Title page for ETD etd-07072010-161657


Type of Document Master's Thesis
Author Dassey, Adam James
Author's Email Address adasse1@lsu.edu
URN etd-07072010-161657
Title Assessing the Suitability of Coagulation Pretreatment on Poultry Processing Wastewater for Optimized Dissolved Air Flotation
Degree Master of Science in Biological & Agricultural Engineering (M.S.B.A.E.)

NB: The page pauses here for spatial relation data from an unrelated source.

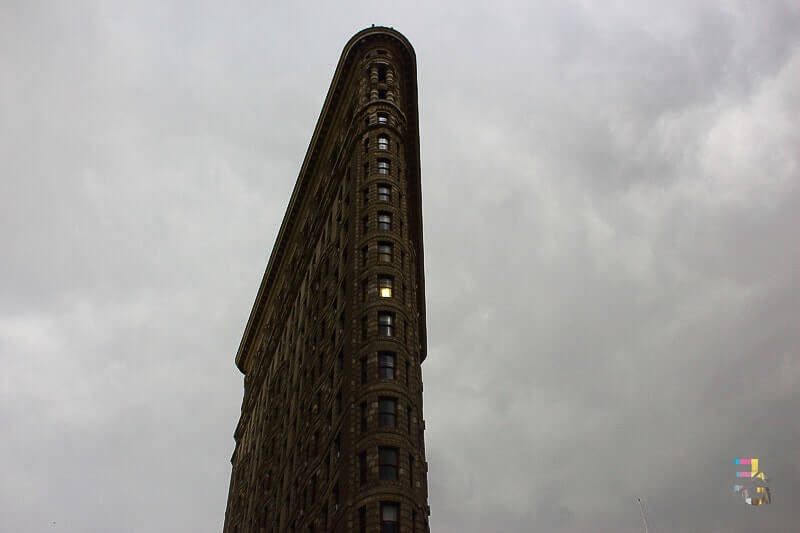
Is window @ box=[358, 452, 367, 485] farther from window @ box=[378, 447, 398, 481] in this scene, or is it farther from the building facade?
window @ box=[378, 447, 398, 481]

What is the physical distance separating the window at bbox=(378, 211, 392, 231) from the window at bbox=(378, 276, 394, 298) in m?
6.46

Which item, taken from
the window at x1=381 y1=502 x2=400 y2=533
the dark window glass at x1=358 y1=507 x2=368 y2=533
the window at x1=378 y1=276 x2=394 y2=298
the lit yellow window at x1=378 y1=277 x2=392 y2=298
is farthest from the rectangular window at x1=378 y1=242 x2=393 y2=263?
the dark window glass at x1=358 y1=507 x2=368 y2=533

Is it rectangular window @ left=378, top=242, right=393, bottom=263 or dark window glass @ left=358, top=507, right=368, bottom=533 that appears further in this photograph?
rectangular window @ left=378, top=242, right=393, bottom=263

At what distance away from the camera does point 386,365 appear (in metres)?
57.8

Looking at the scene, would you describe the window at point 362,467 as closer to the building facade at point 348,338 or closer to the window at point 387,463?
the building facade at point 348,338

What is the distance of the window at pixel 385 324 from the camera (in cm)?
6019

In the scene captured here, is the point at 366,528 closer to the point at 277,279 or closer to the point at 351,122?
the point at 351,122

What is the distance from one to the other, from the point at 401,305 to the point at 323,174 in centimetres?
4170

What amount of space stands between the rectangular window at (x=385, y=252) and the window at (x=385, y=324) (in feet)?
21.1

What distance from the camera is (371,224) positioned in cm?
6925

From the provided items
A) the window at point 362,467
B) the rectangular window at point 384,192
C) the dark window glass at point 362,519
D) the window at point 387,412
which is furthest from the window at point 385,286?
the dark window glass at point 362,519

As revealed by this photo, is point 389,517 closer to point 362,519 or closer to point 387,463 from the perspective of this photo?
point 362,519

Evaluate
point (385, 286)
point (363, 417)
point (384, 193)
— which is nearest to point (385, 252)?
point (385, 286)

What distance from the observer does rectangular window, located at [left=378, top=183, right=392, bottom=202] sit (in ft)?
236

Department Biological & Agricultural Engineering
Advisory Committee
Advisor Name Title
Theegala, Chandra Committee Chair
Adrian, Donald Committee Member
Malone, Ronald Committee Member
Keywords
  • poultry processing wastewater
  • coagulation
  • dissolved air flotation
Date of Defense 2010-06-21
Availability unrestricted
Abstract
Eleven metal coagulants and one polyelectrolyte were assessed on their suitability for assisting a dissolved air flotation (DAF) system in treating poultry processing wastewater. The DAF unit was designed to maximize the microbubble production by varying the pressure, temperature, hydraulic retention time, and air flow parameters. The maximum microbubble flow from the designed system produced 30 mL of air per L of water. This value was considered low compared to other systems, but attempts to increase the microbubble volume in the current system beyond this value resulted in the coalescing of microbubbles due to turbulent conditions. Jar tests were used to identify the best coagulant available and were based on the removal efficiency of total suspended solids (TSS) and volatile suspended solids (VSS). These results were compared to increases in water clarity measured by optical density. Preliminary tests determined that a combination of 800 mg/L of ferric chloride and 900 mg/L of Floccin 1115 would provide the best treatment by removing at least 98% of the TSS and 97% of the VSS while providing a 97% increase in water clarity. Final flotation tests displayed that the flocculated particles could be carried to the surface with 40% recycle ratio of the DAF. The resulting supernatant indicated 94.7% increase in clarity ( 1.4%), 97.3% reduction in TSS ( 0.5%), 96.6% reduction in VSS ( 1.1 %), 91% reduction in COD (chemical oxygen demand), and nearly 100% removal of FOGs (fats, oils, and greases). Despite the high removal efficiencies, flotation was found not to be critically necessary for treatment because the high concentration of coagulants caused settling of the flocs to occur just as rapidly. The combination of these two coagulants was also determined impractical, costing nearly twice the current treatment costs of the processing plant. Due to limited alkalinity and excess phosphate in the wastewater, overdosing was a potential issue but could easily be addressed in future work.